[WHAT TO PRODUCE]
Report only the number of lines in the records below that contain the word "photograph".

- - -

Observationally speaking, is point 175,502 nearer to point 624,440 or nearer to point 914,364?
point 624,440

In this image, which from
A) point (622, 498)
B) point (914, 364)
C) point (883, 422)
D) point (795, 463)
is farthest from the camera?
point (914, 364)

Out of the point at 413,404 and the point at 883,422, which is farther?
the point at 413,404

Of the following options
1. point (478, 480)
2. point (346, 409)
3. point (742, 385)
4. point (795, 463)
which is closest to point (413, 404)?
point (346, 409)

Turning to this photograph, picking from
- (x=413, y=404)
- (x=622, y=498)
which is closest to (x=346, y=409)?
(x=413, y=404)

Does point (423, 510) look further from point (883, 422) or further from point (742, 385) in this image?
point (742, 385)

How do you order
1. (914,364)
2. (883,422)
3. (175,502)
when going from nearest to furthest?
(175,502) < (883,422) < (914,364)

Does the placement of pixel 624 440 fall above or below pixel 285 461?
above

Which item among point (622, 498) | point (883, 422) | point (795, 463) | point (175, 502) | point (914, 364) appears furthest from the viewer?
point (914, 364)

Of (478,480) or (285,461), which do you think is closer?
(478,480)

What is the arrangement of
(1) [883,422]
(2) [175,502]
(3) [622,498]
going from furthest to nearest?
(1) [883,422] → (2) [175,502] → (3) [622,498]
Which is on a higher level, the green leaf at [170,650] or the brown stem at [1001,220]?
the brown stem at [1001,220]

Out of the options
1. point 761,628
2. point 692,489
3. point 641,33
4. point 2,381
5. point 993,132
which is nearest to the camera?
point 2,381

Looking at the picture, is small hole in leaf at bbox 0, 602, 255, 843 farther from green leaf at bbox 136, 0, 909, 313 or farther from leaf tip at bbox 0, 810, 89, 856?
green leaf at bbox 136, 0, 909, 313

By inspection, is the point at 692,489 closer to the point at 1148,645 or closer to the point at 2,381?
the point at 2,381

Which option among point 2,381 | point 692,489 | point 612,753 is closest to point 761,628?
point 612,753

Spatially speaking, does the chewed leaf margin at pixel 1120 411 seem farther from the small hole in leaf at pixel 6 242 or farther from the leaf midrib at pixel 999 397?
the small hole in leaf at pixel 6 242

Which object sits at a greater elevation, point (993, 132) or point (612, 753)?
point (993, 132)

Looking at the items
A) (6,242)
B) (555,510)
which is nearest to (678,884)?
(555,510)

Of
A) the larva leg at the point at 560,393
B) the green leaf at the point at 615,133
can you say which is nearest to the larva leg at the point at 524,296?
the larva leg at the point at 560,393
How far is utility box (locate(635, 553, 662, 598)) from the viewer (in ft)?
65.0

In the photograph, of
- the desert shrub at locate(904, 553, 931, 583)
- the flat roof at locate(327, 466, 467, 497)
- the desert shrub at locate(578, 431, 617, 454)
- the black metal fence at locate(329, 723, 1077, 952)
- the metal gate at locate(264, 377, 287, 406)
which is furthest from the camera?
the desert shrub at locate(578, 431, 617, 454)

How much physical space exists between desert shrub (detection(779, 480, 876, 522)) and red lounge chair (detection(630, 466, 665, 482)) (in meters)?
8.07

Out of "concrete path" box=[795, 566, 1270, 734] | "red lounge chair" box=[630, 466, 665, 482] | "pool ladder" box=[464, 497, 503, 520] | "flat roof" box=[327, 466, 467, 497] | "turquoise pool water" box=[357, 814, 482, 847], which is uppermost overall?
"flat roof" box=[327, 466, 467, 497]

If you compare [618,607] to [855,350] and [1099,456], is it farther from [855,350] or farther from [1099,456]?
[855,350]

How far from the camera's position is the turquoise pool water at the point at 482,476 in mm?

- - -

[COMPLETED TASK]
2